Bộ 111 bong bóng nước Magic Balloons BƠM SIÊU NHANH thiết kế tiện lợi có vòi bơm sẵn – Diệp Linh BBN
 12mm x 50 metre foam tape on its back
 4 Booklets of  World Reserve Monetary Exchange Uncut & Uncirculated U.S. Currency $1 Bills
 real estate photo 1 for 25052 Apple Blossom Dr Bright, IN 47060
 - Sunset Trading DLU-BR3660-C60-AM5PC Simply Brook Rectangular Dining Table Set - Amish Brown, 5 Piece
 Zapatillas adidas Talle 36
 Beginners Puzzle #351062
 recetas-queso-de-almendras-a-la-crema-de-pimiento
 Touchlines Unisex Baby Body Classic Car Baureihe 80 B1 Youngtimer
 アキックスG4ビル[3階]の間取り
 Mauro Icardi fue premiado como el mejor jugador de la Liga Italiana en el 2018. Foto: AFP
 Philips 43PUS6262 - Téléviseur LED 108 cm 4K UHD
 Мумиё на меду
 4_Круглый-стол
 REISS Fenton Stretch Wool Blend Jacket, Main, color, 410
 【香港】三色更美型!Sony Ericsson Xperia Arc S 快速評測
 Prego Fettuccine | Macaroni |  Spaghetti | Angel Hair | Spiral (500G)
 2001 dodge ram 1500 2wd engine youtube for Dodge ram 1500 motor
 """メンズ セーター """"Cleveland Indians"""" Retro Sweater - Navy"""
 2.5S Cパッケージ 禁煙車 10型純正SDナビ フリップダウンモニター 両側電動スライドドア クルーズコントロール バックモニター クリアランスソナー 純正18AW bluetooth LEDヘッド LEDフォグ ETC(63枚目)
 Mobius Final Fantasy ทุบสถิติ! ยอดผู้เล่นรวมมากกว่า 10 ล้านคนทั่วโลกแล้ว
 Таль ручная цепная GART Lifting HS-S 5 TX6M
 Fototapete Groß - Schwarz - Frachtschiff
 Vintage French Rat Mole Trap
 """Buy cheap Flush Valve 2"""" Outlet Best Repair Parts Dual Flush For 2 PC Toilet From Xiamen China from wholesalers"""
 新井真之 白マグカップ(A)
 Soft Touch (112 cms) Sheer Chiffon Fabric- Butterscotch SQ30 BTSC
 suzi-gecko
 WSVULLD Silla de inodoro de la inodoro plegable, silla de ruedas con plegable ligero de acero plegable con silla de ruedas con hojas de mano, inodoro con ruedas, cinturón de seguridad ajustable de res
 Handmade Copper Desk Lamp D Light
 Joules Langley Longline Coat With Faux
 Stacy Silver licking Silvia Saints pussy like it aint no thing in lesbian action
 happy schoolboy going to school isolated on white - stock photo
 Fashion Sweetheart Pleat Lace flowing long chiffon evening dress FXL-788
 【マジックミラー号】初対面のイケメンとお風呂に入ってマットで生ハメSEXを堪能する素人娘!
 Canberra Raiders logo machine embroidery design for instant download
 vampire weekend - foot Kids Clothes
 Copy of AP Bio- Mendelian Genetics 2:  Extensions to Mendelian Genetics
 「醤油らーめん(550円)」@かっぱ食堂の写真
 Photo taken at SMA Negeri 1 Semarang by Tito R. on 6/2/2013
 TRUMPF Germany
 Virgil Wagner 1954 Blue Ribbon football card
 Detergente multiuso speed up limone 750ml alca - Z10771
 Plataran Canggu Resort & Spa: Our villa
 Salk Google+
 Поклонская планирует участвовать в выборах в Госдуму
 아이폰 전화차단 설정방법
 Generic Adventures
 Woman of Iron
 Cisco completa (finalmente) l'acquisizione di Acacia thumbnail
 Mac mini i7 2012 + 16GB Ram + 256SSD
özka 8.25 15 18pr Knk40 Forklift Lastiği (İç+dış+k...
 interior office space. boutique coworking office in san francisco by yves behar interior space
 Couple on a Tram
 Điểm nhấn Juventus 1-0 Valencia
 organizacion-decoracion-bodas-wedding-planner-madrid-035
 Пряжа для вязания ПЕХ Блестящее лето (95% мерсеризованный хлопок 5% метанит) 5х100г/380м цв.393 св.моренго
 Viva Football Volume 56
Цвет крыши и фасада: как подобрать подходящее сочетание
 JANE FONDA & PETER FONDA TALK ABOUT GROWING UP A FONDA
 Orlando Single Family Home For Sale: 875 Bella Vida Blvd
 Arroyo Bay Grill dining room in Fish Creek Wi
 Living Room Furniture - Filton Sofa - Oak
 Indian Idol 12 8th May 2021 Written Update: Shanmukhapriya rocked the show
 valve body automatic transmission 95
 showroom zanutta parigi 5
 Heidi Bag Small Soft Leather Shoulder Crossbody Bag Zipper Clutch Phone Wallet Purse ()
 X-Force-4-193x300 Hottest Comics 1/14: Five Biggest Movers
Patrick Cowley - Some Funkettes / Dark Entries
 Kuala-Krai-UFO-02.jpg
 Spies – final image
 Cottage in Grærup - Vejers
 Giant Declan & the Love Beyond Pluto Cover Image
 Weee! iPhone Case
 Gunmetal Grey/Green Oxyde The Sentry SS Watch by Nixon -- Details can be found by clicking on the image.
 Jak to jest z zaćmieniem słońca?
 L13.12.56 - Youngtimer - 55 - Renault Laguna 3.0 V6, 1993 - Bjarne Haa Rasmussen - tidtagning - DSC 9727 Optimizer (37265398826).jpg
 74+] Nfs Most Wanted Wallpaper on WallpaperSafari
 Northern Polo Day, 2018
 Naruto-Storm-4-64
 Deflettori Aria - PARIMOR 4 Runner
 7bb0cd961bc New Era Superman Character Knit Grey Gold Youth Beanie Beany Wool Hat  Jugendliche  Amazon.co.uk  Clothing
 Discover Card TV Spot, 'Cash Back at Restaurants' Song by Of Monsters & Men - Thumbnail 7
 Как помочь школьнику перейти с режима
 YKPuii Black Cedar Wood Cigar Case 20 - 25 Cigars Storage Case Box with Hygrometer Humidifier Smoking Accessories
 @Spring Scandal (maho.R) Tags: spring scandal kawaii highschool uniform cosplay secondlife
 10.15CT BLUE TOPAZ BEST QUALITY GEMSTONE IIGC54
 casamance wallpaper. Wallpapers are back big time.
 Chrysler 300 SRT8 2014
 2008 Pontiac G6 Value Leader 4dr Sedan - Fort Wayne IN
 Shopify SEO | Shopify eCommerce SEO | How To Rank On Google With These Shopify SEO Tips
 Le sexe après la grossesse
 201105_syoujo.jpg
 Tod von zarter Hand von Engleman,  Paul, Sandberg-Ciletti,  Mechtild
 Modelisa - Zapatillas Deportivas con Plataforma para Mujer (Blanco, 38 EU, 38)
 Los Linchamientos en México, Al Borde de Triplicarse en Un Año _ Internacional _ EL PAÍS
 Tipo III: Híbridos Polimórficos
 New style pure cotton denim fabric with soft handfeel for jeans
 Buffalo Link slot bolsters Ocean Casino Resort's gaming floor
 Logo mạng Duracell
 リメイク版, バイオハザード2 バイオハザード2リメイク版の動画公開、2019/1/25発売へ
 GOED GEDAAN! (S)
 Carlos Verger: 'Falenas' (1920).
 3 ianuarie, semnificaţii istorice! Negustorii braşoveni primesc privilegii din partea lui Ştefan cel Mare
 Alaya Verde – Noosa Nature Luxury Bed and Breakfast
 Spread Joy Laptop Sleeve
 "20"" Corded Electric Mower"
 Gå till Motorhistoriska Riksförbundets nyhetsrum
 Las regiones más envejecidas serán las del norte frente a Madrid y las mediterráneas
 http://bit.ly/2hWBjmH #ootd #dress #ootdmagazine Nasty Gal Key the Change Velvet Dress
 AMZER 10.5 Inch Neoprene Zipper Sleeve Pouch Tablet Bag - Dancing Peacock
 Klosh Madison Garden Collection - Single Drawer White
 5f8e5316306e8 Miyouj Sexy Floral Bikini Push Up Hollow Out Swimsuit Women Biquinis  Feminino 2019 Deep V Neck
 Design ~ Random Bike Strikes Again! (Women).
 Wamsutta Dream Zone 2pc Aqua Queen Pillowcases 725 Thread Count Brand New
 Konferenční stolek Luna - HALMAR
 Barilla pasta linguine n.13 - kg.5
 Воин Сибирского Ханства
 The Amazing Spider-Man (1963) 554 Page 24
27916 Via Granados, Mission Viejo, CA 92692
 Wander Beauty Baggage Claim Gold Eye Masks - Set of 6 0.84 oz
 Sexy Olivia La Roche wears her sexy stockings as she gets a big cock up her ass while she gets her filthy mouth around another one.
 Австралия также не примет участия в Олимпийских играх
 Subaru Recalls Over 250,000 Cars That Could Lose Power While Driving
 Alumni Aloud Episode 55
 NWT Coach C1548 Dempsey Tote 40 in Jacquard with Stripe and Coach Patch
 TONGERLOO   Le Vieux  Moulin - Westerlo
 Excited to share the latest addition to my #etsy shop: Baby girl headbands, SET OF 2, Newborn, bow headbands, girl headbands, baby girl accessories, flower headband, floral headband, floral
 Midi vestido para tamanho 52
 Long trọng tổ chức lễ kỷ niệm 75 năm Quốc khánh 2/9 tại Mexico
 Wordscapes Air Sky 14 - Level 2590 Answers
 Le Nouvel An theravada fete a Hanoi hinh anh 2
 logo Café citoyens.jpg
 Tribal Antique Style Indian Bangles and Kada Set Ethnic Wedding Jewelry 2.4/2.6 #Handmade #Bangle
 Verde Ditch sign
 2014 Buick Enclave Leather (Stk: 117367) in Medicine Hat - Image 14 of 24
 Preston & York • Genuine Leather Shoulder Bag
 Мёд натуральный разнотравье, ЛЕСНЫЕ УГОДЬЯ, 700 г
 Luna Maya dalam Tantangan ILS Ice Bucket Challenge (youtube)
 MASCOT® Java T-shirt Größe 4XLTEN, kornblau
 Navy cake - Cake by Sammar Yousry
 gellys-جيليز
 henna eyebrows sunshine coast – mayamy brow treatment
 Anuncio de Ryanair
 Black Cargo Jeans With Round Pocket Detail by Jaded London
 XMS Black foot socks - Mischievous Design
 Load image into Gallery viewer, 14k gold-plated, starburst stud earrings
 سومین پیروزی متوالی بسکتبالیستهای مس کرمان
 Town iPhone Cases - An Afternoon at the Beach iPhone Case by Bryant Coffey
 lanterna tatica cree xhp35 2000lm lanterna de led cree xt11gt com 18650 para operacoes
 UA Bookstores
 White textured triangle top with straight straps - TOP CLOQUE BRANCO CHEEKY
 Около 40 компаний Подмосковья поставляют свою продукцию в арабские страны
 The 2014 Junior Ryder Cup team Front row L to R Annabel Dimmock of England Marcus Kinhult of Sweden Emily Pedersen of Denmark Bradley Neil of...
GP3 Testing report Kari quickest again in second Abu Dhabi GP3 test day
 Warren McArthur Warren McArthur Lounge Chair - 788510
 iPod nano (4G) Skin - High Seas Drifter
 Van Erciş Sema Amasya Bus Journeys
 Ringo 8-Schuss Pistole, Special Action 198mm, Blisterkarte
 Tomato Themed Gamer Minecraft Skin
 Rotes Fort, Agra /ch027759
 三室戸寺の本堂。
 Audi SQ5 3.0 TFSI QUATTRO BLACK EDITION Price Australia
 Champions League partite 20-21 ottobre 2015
============
**What you have to do**
All lines from the one with "Tomato Themed Gamer Minecraft Skin" to the end of the entries above are to be written out exactly, the first and last included.

**Task solution**
 Tomato Themed Gamer Minecraft Skin
 Rotes Fort, Agra /ch027759
 三室戸寺の本堂。
 Audi SQ5 3.0 TFSI QUATTRO BLACK EDITION Price Australia
 Champions League partite 20-21 ottobre 2015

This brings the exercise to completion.